Management's planned shift to a more variable cost structure (including off-shoring and outsourcing) will take time and Baird question why this didn't happen sooner (either concerns about quality and control, or the opportunity was previously deemed modest).

- Goldman Sachs is adding RX to their Americas Sell List saying the decrease in demand was driven by pharmaceutical customers who are re-evaluating their product portfolios and strategies, resulting in hesitation to make purchase decisions. GSCO believes these trends could provide a headwind to revenue over the next six to nine months, impacting the rate of margin expansion and earnings growth.
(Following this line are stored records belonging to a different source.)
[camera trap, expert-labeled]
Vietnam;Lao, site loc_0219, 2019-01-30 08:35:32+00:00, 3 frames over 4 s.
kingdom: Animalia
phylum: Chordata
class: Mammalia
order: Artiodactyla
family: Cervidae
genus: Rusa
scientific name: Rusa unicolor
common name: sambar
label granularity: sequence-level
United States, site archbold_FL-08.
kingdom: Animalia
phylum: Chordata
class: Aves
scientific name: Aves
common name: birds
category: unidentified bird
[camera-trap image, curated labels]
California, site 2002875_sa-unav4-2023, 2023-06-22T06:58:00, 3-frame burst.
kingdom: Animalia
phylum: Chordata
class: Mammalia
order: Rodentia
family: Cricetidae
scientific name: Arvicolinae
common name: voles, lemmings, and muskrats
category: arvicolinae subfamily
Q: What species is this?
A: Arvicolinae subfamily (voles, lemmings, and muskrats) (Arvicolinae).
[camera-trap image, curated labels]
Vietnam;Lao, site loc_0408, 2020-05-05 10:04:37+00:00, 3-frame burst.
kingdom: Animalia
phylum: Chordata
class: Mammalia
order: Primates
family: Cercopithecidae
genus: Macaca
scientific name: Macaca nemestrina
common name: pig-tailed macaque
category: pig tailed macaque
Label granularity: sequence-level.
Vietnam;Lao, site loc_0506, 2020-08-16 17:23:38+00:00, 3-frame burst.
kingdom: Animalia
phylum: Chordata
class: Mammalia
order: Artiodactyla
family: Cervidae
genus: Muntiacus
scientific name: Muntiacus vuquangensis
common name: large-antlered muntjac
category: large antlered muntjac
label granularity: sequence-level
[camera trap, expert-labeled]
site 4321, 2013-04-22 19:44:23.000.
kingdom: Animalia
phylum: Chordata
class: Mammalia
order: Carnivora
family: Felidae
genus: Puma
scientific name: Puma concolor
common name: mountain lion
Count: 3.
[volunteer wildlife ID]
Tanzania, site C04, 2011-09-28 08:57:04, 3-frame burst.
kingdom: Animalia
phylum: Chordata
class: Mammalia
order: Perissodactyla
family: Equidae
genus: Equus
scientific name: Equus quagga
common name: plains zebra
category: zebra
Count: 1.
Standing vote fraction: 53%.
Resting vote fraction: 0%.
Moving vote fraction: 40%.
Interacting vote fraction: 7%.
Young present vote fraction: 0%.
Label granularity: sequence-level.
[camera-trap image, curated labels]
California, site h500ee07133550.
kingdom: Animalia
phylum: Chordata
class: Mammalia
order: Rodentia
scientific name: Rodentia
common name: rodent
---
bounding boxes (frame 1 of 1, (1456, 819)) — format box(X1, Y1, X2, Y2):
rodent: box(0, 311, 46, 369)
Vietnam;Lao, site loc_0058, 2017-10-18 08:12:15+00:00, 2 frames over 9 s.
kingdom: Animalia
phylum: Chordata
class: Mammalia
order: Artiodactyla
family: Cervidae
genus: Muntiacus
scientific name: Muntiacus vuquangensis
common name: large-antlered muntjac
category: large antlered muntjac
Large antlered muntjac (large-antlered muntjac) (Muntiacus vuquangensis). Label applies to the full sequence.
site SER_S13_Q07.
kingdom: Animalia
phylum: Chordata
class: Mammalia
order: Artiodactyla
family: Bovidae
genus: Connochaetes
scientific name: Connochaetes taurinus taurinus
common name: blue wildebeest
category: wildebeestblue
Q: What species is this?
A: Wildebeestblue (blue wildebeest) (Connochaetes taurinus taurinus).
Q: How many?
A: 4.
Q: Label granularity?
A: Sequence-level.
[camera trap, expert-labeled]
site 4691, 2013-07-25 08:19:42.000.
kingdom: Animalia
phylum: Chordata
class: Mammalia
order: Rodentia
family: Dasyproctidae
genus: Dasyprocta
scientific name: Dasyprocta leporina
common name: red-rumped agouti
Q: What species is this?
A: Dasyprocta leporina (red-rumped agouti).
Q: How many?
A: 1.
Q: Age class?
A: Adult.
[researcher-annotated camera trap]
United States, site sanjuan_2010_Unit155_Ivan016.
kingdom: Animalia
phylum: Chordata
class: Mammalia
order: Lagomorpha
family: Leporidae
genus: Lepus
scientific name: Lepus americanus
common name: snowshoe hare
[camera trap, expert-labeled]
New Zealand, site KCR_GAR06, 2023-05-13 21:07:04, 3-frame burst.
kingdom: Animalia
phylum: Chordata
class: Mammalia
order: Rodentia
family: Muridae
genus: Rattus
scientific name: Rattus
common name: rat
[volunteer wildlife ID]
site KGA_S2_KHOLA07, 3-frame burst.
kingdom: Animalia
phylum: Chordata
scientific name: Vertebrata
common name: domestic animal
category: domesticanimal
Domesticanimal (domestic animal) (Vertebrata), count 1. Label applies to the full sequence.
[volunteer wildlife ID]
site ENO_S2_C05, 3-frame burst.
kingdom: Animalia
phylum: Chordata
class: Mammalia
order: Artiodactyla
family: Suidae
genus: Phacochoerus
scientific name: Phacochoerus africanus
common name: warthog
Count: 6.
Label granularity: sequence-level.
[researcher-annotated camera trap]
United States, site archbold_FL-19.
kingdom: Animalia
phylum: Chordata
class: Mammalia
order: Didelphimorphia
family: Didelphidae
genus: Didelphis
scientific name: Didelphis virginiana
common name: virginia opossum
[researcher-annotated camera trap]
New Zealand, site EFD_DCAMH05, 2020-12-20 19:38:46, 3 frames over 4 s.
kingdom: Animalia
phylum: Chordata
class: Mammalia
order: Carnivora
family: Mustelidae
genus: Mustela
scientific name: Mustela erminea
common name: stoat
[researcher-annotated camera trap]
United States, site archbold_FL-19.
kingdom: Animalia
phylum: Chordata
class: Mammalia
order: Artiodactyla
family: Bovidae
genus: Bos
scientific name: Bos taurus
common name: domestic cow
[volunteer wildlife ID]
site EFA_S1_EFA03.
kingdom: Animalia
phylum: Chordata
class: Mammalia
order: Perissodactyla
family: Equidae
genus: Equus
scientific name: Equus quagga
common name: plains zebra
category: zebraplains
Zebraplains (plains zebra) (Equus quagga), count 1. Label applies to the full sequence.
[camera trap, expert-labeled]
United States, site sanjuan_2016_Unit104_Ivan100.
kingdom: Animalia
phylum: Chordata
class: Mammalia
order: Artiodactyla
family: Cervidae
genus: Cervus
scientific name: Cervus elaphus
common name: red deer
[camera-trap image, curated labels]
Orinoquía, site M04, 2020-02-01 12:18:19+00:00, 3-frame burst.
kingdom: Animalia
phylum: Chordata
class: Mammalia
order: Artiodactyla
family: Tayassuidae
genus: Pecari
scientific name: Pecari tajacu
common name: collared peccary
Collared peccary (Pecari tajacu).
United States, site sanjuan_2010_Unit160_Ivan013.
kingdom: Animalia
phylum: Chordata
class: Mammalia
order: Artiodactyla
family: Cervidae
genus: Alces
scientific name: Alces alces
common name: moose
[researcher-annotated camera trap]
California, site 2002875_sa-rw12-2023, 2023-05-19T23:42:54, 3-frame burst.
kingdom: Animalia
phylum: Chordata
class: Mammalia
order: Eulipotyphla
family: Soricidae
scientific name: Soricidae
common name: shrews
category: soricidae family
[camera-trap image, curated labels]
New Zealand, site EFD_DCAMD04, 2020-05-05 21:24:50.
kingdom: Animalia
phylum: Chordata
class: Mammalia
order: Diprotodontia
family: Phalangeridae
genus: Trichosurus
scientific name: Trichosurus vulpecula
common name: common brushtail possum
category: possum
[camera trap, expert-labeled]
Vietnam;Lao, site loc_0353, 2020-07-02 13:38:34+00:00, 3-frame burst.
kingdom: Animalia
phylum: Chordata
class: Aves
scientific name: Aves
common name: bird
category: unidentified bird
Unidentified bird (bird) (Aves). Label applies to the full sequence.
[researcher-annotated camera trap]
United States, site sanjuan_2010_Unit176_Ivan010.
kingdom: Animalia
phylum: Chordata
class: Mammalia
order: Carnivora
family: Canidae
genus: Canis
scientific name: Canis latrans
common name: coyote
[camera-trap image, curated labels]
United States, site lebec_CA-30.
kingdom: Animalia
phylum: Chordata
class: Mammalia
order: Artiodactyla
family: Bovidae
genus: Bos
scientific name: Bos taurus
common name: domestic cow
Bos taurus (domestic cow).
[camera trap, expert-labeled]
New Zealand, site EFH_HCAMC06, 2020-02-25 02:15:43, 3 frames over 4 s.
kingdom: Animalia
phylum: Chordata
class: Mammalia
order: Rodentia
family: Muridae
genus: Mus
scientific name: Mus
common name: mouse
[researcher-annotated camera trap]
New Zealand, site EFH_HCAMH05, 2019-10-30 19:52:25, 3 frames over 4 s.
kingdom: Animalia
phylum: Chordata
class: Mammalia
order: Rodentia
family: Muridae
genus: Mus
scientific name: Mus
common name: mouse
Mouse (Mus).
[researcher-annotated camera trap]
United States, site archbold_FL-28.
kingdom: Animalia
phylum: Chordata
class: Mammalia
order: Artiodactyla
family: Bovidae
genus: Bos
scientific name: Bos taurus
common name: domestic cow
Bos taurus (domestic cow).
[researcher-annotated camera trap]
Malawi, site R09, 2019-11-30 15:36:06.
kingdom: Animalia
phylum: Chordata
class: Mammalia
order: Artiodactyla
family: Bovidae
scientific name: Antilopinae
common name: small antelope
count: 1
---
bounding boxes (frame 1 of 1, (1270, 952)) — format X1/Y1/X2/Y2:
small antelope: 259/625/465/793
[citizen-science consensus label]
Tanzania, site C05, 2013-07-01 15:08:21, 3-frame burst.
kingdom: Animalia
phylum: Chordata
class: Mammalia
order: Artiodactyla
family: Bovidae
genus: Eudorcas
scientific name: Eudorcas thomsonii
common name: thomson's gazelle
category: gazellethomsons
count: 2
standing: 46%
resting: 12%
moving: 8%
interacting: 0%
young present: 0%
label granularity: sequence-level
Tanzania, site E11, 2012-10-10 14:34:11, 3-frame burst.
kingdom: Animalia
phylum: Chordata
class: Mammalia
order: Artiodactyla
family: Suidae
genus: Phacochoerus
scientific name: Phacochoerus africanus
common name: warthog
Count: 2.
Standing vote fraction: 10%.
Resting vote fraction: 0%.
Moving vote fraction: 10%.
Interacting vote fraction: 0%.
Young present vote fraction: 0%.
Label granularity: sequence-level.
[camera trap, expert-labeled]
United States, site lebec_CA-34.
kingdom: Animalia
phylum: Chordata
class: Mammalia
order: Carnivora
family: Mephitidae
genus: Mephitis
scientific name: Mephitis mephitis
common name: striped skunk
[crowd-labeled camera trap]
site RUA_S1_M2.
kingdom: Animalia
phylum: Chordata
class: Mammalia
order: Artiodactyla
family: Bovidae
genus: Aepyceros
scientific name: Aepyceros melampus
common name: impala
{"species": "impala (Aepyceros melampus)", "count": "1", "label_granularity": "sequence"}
- Banc of America notes RX's surprisingly large share repurchase and more muted optimism in 2Q07 foreshadowed a weaker 3Q07, but the stock should still trade sharply lower tomorrow. Reduced EPS expectations are clearly problematic, but deteriorating balance sheet metrics and lower free cash flow guidance are in contrast to the traditional investment thesis on the stock, which centers on its predictable cash flow generation capabilities. Also, we are hard pressed to see why management's concerns over longer selling cycles and profit and cash flow challenges do not signal weaker 2008 prospects as well. Maintains Neutral.

Notablecalls: Whew! I was somewhat cautious on RX after the co reported its Q2 results in July but I sure didn't expect this! RX stock is going to top today's casualty list as I see the stock down 15-20% following yesterday's dismal guidance.

I'm quite sure the problems will be there in 2008 and while we are seeing ests being cut already today, it may not be enough.

Value investors will be sinffing around RX after the fall-out but I don't see the stock becoming buyable until it reaches say the $24-$25 level. After two disappointments, it's a broken stock.

For s-t traders, if you can get fills above the $26 level, you're probably going to make money shorting today.